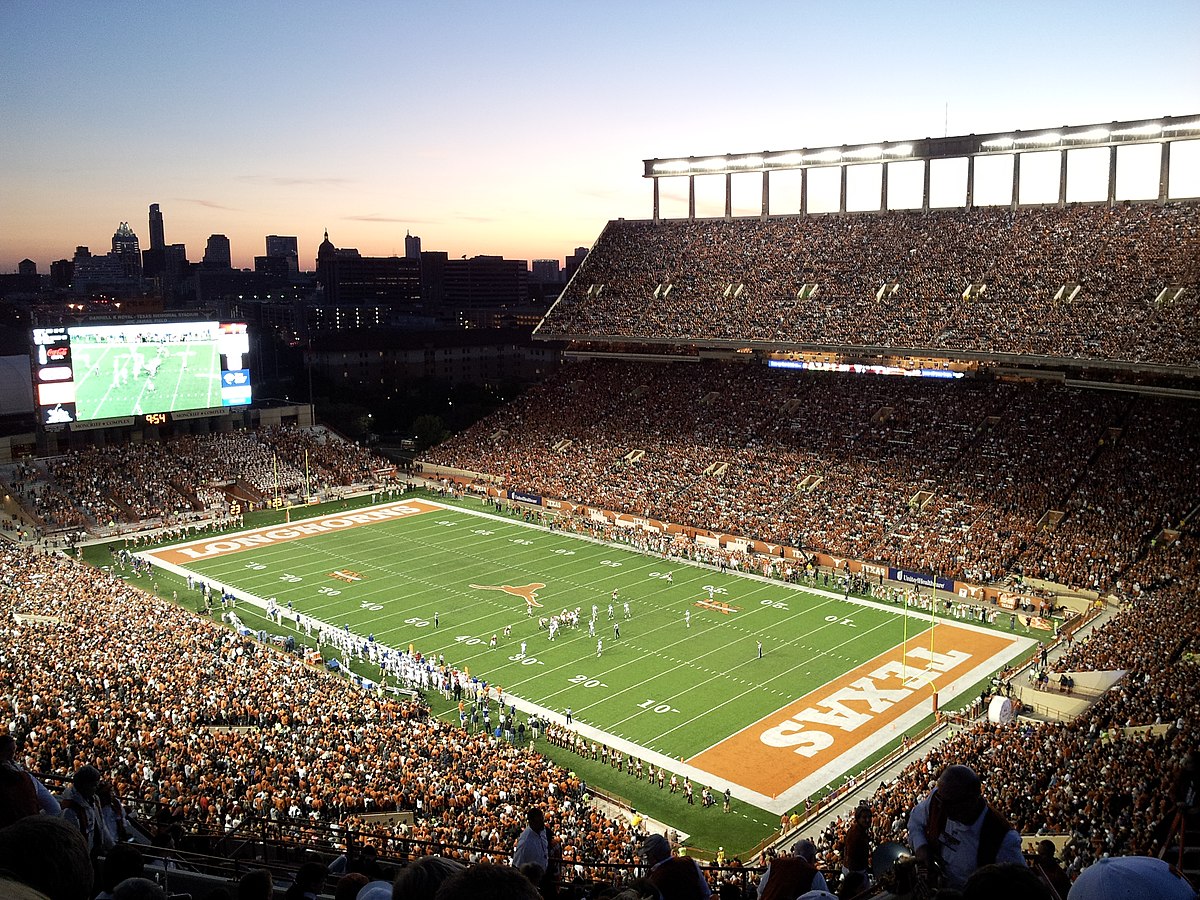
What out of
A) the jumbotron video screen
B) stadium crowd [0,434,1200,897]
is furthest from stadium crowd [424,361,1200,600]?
the jumbotron video screen

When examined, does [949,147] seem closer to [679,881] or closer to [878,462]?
[878,462]

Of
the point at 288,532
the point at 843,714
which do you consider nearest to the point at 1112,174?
the point at 843,714

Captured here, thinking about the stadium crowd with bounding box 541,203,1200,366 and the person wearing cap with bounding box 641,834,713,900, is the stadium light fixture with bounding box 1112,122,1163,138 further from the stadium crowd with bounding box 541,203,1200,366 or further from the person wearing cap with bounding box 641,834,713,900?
the person wearing cap with bounding box 641,834,713,900

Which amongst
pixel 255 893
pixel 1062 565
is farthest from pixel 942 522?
pixel 255 893

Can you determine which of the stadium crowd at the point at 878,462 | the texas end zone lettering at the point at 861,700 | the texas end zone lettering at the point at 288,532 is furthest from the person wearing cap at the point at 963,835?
the texas end zone lettering at the point at 288,532

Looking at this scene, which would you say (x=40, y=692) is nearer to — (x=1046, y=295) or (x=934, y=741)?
(x=934, y=741)

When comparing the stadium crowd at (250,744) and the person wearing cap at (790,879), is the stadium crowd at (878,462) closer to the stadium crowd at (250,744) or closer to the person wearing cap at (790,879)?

WHAT IS BEING ASKED:
Copy the rows above verbatim, starting at the line that contains "Which amongst" and continuing through the last line of the rows.

EXERCISE RESULT:
Which amongst
pixel 255 893
pixel 1062 565
is farthest from pixel 942 522?
pixel 255 893

Can you determine which of the stadium crowd at the point at 878,462 | the texas end zone lettering at the point at 861,700 | the texas end zone lettering at the point at 288,532 is furthest from the person wearing cap at the point at 963,835?
the texas end zone lettering at the point at 288,532

Looking at this scene, which would you say (x=40, y=692) is nearer to — (x=1046, y=295) or (x=934, y=741)?
(x=934, y=741)

When comparing the stadium crowd at (250,744) and the person wearing cap at (790,879), is the stadium crowd at (878,462) closer to the stadium crowd at (250,744) or closer to the person wearing cap at (790,879)?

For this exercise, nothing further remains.